_EXTRACT PROVIDED_.
BEGIN
Even if we accept the conservative figure offered by Prof. Kondufor (during Soviet rule it should be mentioned), Ukraine’s loss of about 7.5 million people is greater than the total military loss of the USA, Canada, British Commonwealth, France, Germany, and Italy all put together.

In conclusion it seems reasonable to estimate that because of the German occupation and the Soviet repression from 1939 to 1945 during World War II, that Ukraine lost about 10,000,000 citizens or one Ukrainian out of four. It is reasonably estimated that about 50 million people perished in the world because of World War II which means 20 per cent of all the victims were Ukrainians. In this figure are about 600,000 Ukrainian Jews.

I won’t go into the ravages of later Russian occupation lasting until the fall of the Berlin Wall and the glory of independence, finally, in 1991.
END
_WHAT THE TASK REQUIRES_. Reproduce word for word the part of the passage on Ukraine's wartime losses that runs from "Even if we accept" up to and including "finally, in 1991.".

_GIVEN DATA_.
BEGIN
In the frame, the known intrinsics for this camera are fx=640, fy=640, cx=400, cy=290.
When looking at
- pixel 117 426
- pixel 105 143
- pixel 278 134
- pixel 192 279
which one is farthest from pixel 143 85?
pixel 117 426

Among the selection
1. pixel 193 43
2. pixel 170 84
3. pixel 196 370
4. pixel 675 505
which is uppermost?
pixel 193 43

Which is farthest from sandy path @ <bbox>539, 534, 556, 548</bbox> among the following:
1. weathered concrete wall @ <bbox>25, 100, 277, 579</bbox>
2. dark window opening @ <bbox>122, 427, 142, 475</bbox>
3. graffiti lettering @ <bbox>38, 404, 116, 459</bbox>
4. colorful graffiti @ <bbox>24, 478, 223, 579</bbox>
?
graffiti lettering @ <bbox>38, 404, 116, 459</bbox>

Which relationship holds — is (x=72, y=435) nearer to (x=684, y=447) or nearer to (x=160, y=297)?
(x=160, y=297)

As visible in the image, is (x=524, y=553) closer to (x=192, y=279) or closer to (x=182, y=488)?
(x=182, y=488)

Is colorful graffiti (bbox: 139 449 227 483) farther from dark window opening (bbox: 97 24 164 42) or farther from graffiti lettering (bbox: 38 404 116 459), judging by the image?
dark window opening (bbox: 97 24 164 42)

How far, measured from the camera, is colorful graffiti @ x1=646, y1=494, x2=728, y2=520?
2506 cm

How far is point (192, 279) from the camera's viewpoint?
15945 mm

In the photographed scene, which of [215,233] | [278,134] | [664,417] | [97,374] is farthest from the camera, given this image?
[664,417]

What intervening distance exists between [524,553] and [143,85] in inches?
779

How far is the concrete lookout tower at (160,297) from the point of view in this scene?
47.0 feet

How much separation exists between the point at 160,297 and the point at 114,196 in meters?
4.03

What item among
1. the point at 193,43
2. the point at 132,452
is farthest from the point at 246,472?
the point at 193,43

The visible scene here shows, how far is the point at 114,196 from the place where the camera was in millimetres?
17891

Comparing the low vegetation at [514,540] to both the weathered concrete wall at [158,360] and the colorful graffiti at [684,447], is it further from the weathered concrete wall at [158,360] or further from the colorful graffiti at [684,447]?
END
_RESPONSE AREA_.
Even if we accept the conservative figure offered by Prof. Kondufor (during Soviet rule it should be mentioned), Ukraine’s loss of about 7.5 million people is greater than the total military loss of the USA, Canada, British Commonwealth, France, Germany, and Italy all put together.

In conclusion it seems reasonable to estimate that because of the German occupation and the Soviet repression from 1939 to 1945 during World War II, that Ukraine lost about 10,000,000 citizens or one Ukrainian out of four. It is reasonably estimated that about 50 million people perished in the world because of World War II which means 20 per cent of all the victims were Ukrainians. In this figure are about 600,000 Ukrainian Jews.

I won’t go into the ravages of later Russian occupation lasting until the fall of the Berlin Wall and the glory of independence, finally, in 1991.